For centuries, British cooks have had a habit of supplementing home-grown apples and pears with imported oranges, lemons, grapes and dried fruit. Yet, unlike most of us today, our ancestors would also have cooked native quince, medlar, crab-apples, rowan-berries, sloes, walnuts and hazelnuts. Much depended on what they could buy or pick locally and what they had managed to preserve earlier in the year.
Bryan Webb, chef-owner of the Tyddyn Llan restaurant in Llandrillo, still suffers from the same problems. "I've always cooked seasonal produce," he says, "and, since I moved here from London three years ago, I've tried to source my ingredients locally - but you quickly realise how dependent you are on good weather for a reasonable harvest. We've a Cox's Orange Pippin tree and a Williams Bon Chretien tree in the garden, which gave us two boxes of fruit this year. However, once that's finished, we'll have to buy from London."

**********

** Direction 1 **
In the passage on seasonal fruit, copy the text starting with "For centuries, British" and going on through "in the year.".
** Direction 2 **
In the passage on seasonal fruit, which two fruit trees grow in the garden at Bryan Webb's restaurant?
** Direction 3 **
According to the passage on seasonal fruit, why has sourcing ingredients locally proved difficult for Bryan Webb?

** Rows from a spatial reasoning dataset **
**********

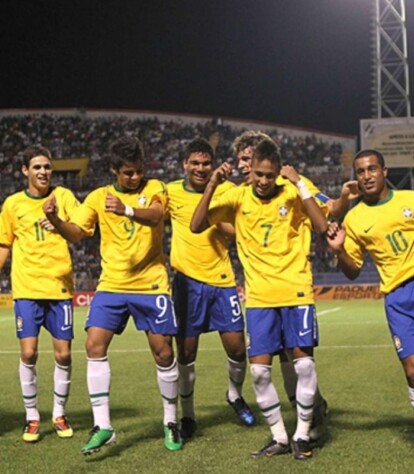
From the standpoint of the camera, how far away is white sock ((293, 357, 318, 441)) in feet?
19.9

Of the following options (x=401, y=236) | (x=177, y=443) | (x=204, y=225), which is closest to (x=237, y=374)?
(x=177, y=443)

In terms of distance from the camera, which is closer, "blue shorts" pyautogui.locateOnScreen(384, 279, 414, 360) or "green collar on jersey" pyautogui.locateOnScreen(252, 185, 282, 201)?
"blue shorts" pyautogui.locateOnScreen(384, 279, 414, 360)

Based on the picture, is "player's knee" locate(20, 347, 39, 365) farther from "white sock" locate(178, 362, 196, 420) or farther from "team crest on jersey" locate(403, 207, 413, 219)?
"team crest on jersey" locate(403, 207, 413, 219)

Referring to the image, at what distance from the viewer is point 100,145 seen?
1732 inches

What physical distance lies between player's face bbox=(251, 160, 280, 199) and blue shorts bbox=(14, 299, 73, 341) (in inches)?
82.6

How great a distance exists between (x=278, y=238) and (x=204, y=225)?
0.58 m

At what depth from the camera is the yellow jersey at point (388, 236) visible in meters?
5.86

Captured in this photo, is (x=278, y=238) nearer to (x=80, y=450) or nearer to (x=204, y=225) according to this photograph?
(x=204, y=225)

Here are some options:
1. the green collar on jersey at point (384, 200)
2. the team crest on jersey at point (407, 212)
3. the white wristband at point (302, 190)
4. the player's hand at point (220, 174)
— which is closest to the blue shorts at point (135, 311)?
the player's hand at point (220, 174)

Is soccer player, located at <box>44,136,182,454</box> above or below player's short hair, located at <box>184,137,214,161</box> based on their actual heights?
below

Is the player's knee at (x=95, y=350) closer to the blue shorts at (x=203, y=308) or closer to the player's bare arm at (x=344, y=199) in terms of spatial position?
the blue shorts at (x=203, y=308)

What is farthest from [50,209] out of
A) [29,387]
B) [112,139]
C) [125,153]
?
[112,139]

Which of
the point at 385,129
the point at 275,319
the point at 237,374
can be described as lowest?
the point at 237,374

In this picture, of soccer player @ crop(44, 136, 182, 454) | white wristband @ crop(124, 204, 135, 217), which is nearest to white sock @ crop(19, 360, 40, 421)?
soccer player @ crop(44, 136, 182, 454)
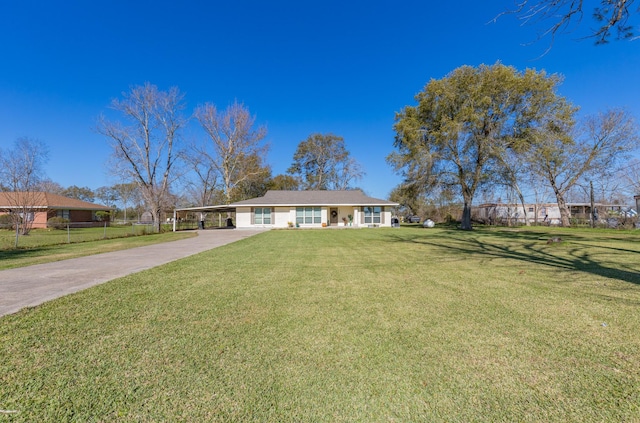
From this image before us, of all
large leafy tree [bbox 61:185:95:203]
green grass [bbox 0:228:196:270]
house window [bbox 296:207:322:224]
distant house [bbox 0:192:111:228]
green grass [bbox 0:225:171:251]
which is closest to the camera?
green grass [bbox 0:228:196:270]

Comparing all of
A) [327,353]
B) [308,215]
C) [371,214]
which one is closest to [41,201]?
[308,215]

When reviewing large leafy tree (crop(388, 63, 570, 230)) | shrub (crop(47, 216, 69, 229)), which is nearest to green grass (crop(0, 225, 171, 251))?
shrub (crop(47, 216, 69, 229))

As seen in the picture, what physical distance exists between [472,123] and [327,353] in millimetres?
24294

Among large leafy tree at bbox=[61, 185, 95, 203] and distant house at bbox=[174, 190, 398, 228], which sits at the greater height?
large leafy tree at bbox=[61, 185, 95, 203]

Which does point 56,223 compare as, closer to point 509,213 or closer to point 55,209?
point 55,209

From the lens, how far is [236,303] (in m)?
3.91

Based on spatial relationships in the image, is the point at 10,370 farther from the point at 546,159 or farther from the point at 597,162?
the point at 597,162

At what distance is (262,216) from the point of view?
24469 millimetres

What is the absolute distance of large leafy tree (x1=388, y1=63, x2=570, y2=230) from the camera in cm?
2103

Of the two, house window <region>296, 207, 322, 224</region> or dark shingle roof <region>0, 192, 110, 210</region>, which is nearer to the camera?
dark shingle roof <region>0, 192, 110, 210</region>

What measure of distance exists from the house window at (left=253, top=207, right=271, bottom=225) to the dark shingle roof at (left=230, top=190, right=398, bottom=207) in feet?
2.17

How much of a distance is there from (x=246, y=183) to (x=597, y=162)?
35.1m

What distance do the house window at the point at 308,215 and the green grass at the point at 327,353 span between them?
65.0 ft

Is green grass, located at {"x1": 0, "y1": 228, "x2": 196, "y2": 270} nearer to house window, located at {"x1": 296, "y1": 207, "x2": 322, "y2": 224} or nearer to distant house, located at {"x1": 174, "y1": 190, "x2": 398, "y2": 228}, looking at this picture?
distant house, located at {"x1": 174, "y1": 190, "x2": 398, "y2": 228}
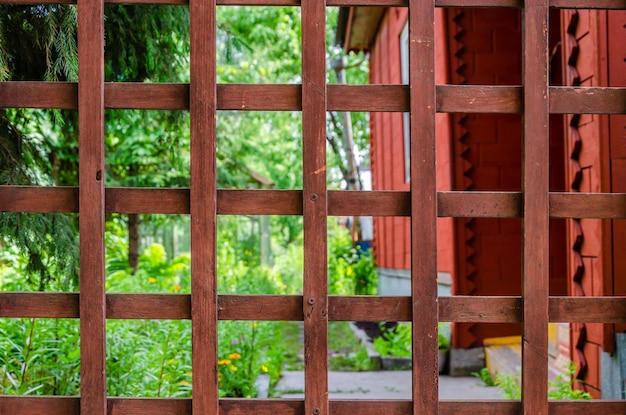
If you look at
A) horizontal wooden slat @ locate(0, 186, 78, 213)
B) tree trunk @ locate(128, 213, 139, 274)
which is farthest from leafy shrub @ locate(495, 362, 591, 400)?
tree trunk @ locate(128, 213, 139, 274)

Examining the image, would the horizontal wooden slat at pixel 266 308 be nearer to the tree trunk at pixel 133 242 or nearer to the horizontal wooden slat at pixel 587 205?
the horizontal wooden slat at pixel 587 205

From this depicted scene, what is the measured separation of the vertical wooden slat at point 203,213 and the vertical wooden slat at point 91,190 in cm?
32

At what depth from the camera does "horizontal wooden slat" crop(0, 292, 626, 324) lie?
2332mm

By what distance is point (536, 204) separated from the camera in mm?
2312

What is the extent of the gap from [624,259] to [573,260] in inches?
18.8

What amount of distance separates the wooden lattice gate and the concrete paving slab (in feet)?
9.64

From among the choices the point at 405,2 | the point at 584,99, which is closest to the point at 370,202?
the point at 405,2

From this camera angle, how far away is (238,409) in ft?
7.68

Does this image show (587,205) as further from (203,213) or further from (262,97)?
(203,213)

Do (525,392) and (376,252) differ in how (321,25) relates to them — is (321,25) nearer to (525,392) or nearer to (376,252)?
(525,392)

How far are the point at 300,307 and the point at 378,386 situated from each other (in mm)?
3742

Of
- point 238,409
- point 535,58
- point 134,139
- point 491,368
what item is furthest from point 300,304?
point 134,139

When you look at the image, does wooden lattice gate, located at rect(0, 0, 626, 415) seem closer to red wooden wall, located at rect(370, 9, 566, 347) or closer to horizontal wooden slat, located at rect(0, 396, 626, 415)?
horizontal wooden slat, located at rect(0, 396, 626, 415)

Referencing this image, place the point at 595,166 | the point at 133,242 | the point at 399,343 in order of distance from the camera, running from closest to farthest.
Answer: the point at 595,166, the point at 399,343, the point at 133,242
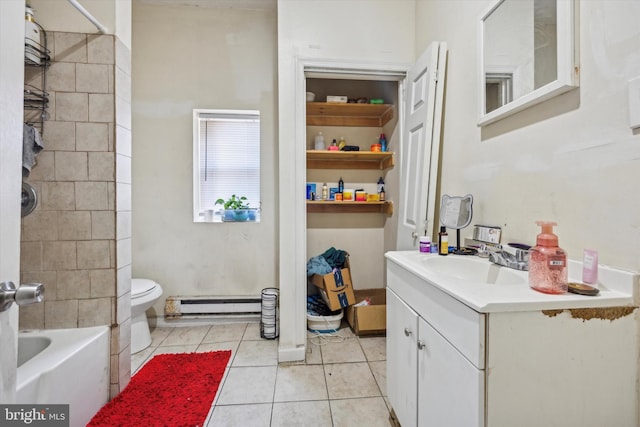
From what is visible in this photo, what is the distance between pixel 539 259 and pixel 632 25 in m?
0.67

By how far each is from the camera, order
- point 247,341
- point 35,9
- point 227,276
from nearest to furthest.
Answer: point 35,9
point 247,341
point 227,276

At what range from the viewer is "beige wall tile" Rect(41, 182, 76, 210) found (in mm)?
1439

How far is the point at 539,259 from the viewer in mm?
802

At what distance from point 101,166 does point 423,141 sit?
6.08 ft

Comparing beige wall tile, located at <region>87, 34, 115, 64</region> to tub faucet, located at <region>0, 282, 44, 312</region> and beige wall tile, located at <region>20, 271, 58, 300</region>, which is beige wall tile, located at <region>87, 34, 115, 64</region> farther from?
tub faucet, located at <region>0, 282, 44, 312</region>

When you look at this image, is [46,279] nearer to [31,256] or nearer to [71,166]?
[31,256]

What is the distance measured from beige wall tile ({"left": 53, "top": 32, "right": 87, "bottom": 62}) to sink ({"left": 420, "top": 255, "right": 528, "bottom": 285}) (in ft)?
6.68

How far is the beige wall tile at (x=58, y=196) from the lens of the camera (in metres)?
1.44

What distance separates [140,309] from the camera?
6.56ft

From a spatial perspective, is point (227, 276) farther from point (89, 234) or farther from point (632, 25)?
point (632, 25)

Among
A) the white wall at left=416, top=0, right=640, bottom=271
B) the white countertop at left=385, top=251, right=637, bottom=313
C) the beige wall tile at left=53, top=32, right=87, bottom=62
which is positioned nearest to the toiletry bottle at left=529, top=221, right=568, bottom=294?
the white countertop at left=385, top=251, right=637, bottom=313

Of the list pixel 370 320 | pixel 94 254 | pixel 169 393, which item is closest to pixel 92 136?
pixel 94 254

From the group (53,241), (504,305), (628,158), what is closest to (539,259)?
(504,305)

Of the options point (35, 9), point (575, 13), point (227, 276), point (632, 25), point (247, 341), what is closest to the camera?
point (632, 25)
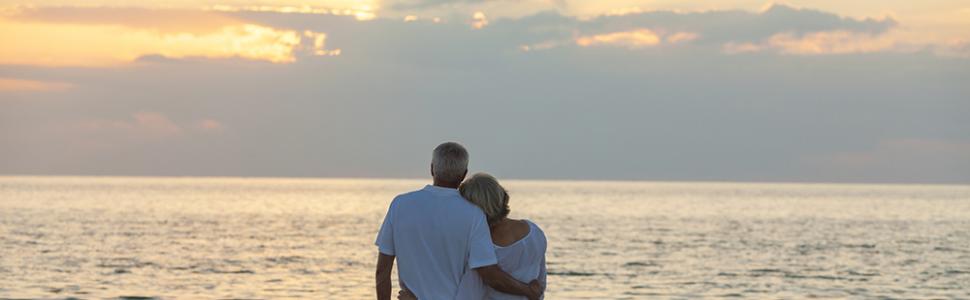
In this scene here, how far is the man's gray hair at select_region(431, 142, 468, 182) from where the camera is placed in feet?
22.7

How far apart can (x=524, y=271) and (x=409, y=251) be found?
649 millimetres

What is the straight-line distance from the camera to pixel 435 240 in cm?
694

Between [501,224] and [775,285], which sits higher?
[501,224]

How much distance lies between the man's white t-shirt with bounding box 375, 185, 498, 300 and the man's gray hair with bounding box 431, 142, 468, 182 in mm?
84

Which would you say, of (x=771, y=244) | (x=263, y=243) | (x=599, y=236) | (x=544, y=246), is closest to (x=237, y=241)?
(x=263, y=243)

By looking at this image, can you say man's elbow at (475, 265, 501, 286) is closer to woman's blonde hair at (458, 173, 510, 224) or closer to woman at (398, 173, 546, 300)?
woman at (398, 173, 546, 300)

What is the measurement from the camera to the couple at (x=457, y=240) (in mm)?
6871

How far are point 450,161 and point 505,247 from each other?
22.3 inches

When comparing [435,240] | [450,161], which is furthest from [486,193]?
[435,240]

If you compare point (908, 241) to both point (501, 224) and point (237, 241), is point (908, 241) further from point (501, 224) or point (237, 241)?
point (501, 224)

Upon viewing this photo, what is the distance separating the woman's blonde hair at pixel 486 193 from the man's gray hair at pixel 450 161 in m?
0.08

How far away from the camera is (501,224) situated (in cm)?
707

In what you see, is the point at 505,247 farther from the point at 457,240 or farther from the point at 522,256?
the point at 457,240

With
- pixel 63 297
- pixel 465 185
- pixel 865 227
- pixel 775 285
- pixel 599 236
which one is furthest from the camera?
pixel 865 227
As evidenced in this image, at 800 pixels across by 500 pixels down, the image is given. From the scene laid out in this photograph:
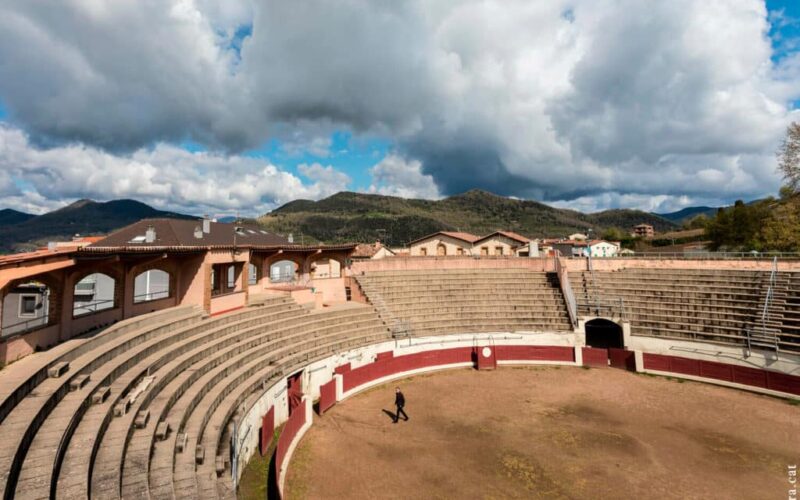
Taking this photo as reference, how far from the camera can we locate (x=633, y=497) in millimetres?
11109

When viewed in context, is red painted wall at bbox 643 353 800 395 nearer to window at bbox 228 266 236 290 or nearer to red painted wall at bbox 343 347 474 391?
red painted wall at bbox 343 347 474 391

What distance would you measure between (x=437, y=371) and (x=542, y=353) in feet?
23.7

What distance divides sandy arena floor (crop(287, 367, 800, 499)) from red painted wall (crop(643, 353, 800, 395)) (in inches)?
35.8

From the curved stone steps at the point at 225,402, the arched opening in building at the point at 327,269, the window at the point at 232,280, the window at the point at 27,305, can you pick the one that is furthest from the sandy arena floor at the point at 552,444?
the window at the point at 27,305

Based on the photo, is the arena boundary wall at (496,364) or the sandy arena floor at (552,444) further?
the arena boundary wall at (496,364)

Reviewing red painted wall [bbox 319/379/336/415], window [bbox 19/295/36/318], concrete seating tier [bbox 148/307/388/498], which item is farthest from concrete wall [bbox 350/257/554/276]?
window [bbox 19/295/36/318]

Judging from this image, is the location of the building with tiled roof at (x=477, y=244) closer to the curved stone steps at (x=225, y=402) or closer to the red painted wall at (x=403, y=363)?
the red painted wall at (x=403, y=363)

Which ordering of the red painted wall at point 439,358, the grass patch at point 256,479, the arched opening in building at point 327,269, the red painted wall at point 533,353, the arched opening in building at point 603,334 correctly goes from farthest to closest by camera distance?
1. the arched opening in building at point 327,269
2. the arched opening in building at point 603,334
3. the red painted wall at point 533,353
4. the red painted wall at point 439,358
5. the grass patch at point 256,479

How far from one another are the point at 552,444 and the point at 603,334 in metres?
17.3

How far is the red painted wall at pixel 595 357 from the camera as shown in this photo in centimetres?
2372

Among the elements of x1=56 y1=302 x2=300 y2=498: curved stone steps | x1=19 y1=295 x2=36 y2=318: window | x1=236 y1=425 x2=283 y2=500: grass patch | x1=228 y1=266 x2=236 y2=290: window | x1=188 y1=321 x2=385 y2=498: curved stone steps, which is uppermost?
x1=228 y1=266 x2=236 y2=290: window

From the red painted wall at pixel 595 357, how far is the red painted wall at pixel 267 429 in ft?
63.2

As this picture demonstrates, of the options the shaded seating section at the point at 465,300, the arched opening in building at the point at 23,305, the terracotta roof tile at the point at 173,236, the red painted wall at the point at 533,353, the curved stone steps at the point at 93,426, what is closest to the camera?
the curved stone steps at the point at 93,426

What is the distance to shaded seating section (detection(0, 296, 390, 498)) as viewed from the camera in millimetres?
7395
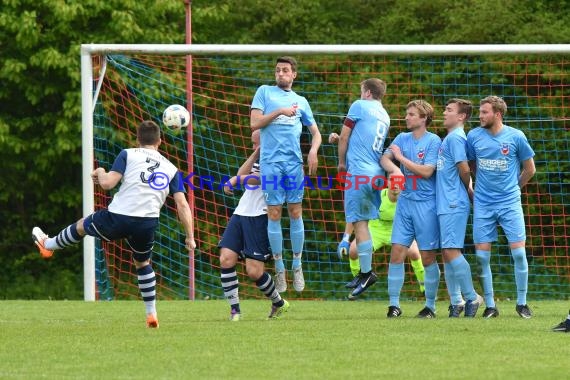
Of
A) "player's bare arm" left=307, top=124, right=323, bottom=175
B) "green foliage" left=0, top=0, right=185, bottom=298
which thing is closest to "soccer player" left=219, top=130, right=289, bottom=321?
"player's bare arm" left=307, top=124, right=323, bottom=175

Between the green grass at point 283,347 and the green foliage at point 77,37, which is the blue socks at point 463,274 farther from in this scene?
the green foliage at point 77,37

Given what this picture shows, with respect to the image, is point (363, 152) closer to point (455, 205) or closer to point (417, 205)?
point (417, 205)

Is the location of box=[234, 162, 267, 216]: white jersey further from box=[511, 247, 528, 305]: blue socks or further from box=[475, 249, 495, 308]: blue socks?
box=[511, 247, 528, 305]: blue socks

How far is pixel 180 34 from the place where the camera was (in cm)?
2025

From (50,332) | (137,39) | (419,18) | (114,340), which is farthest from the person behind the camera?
(419,18)

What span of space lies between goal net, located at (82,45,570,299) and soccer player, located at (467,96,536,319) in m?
5.01

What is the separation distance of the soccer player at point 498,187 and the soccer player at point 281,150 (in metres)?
1.48

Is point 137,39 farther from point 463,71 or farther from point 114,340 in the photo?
point 114,340

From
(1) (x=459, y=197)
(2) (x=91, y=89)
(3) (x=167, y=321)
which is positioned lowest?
(3) (x=167, y=321)

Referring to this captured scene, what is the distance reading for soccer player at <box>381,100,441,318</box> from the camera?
10.9m

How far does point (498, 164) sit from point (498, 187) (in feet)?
0.66

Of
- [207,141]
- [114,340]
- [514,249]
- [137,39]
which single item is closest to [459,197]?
[514,249]

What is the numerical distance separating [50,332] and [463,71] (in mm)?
9268

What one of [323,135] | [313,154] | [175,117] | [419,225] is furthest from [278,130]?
[323,135]
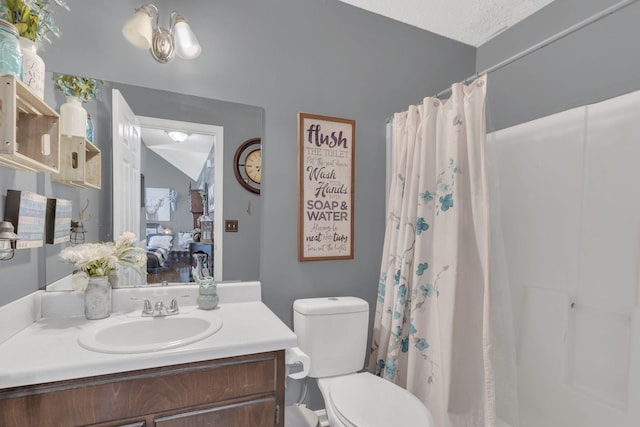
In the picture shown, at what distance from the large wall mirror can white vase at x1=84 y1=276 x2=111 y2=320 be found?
0.64 ft

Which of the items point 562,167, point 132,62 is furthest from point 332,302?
point 132,62

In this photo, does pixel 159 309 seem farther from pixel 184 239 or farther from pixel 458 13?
pixel 458 13

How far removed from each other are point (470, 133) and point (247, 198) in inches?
43.8

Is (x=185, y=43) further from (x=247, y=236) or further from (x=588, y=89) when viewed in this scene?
(x=588, y=89)

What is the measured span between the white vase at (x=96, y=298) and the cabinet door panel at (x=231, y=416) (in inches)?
21.3

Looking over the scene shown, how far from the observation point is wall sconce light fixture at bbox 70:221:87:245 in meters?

**********

** Correct result 1 **
For centuries, British cooks have had a habit of supplementing home-grown apples and pears with imported oranges, lemons, grapes and dried fruit. Yet, unlike most of us today, our ancestors would also have cooked native quince, medlar, crab-apples, rowan-berries, sloes, walnuts and hazelnuts. Much depended on what they could buy or pick locally and what they had managed to preserve earlier in the year.

** Correct result 2 **
A Cox's Orange Pippin tree and a Williams Bon Chretien tree.

** Correct result 3 **
He has found that he depends on good weather for a reasonable harvest. His two garden trees gave only two boxes of fruit this year, so once that fruit is finished he will have to buy from London.